Grace could tell from the stunned expressions of everyone around her that she’d said something significant. But what was it?

“You spoke to Jonathan Harriman, the inventor of the bar code tattoo?” Allyson reiterated. “Actually spoke to him? Does he know you?”

“He always remembers my name,” Grace said. “But it’s not like we’ve ever had a real conversation. Not until today.”

“Can you get in to talk to him tonight?” Kayla asked.

“I have clearance,” Grace confirmed, unsure of where this was going. “Although they might have cancelled it.”

“I wonder if he’s still there,” Allyson said. “It’s already six.”

“I could call Terri,” Grace suggested. “The front desk is manned until eight and then it goes to voice mail. I trust her to tell me what’s going on.”

“Here,” Jack said, pulling a phone out of his pocket. “This one’s secure.”

She punched in the number for the GlobalHelix front desk and waited as the phone rang one, two, three, four, five times. “That’s odd,” Grace told the others. “We never let the phone ring more than three times.”

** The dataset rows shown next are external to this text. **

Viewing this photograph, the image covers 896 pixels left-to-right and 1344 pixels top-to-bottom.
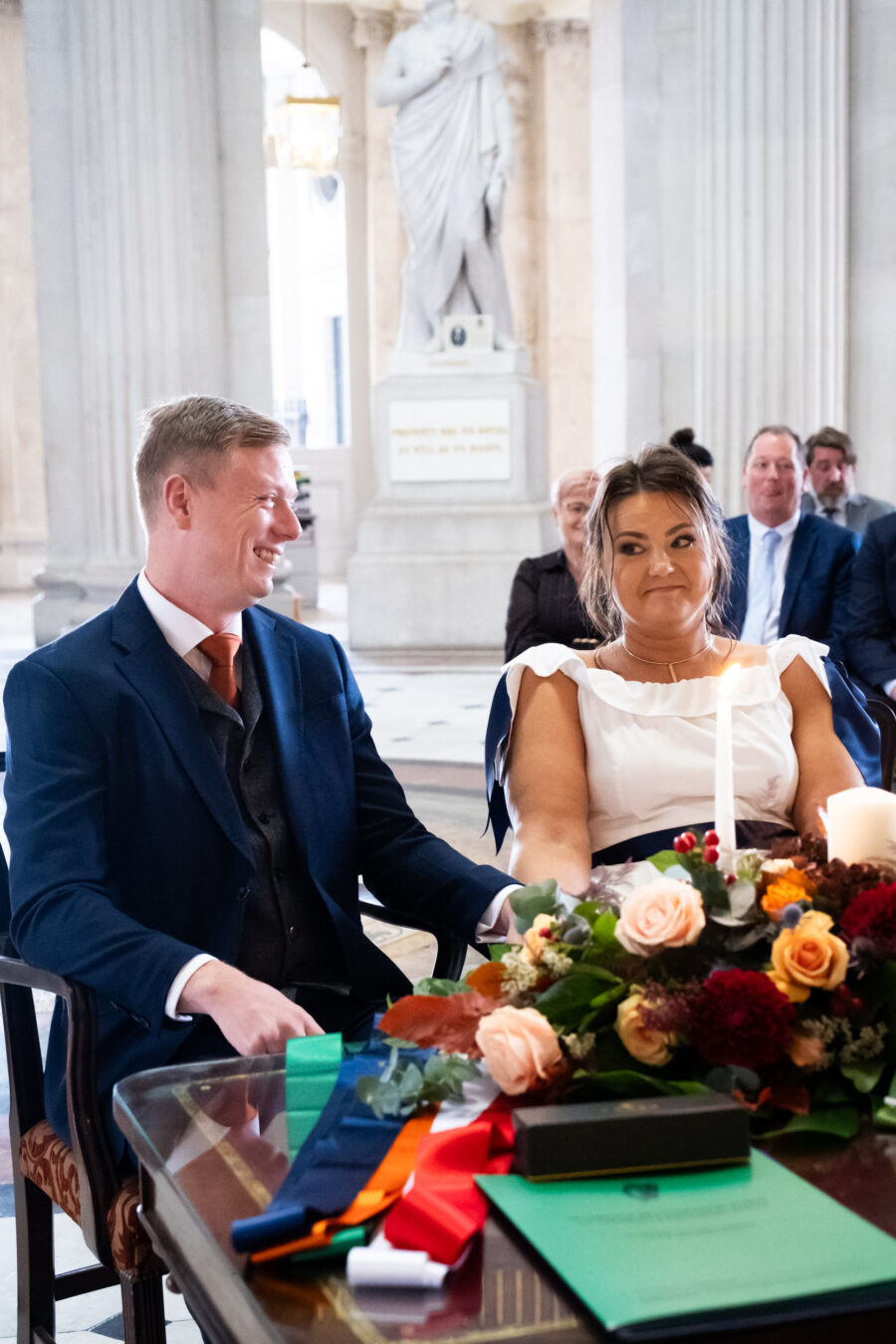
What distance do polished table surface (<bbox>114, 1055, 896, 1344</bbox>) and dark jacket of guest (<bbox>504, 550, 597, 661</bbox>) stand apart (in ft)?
12.6

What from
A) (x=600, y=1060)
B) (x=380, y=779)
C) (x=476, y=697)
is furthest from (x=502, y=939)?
(x=476, y=697)

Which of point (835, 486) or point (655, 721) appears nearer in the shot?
point (655, 721)

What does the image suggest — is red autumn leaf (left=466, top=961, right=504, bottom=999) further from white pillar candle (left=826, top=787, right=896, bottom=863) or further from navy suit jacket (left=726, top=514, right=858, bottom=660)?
navy suit jacket (left=726, top=514, right=858, bottom=660)

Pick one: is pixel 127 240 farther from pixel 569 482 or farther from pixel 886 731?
pixel 886 731

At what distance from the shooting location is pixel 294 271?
2069 cm

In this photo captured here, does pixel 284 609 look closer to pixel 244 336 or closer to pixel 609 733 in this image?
pixel 244 336

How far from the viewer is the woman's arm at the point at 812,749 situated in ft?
8.59

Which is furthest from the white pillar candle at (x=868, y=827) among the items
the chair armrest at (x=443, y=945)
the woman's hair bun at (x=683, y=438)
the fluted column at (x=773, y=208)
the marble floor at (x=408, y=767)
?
the fluted column at (x=773, y=208)

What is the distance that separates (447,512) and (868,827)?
9.83 m

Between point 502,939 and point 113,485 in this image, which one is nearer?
point 502,939

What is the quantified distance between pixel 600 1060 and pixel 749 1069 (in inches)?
5.1

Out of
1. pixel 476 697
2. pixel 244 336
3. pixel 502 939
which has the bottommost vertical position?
pixel 476 697

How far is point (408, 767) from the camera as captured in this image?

Grace tried the call again, and this time let it sound seven times, still with no success. “Strange,” she remarked, giving up.

“Someone should get out there and see what’s going on,” Katie suggested.

But Grace wasn’t through. There were still things she wanted to know.

“What about the prophecy?” Grace asked. “Can you tell me about that now?”

“After we talk to Jonathan Harriman,” Katie replied. “He might have information for us about the prophecy, information about your family. If anyone knows, it’s him.”

“Hey, Eric,” Jack said, turning toward the covered vehicle behind him and gripping the edge of the tarp covering it. “This might be a great chance to take the new swing-lo for a test run.”